PANAMA CITY – As the brunt of Hurricane Michael’s force bore down on Panama City, wind ripped through the roof of Jerry Bunyon Jr.’s apartment ceiling with water and shingles following behind.

At that moment, he knew he should’ve listened to his wife.

“It was terrible,” Bunyon said Monday. “My wife told me I shouldn’t stay. And when it started to get bad, I wished I hadn’t. But by then it was too late.”

Bunyon lost furniture, clothes and his home in the storm. Their Panama City apartment was deemed uninhabitable, and they received their notice to vacate without a chance to find temporary housing. Despite relocating, though, Bunyon made his way Monday to the Supervisor of Elections’ office, 830 W. 11th Street, to cast a ballot in the midterm elections.

“I figure it’s your right, so you shouldn’t waste it,” he said.
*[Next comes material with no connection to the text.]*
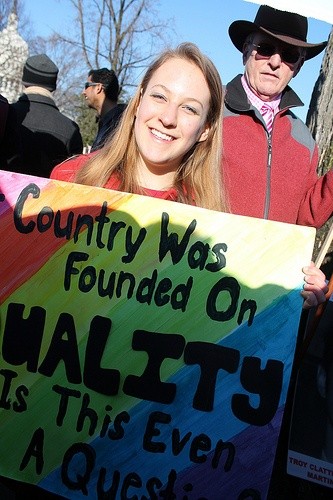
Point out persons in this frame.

Kelsey Jenkins, of Youngstown, had evacuated her mobile home to a nearby brick house she thought would stand a better chance against Hurricane Michael’s unprecedented winds. She fared better in the sense that she survived the storm. Jenkins’ home was not so lucky.

Similarly being rendered homeless by Hurricane Michael, Jenkins said that voting held priority in the wake of the most disastrous storm to strike the Panhandle.

“That’s the only way to make a difference,” she said. “That’s at the top of my list right now and everything else can wait. Who’s in office is going to affect how all this is handled.”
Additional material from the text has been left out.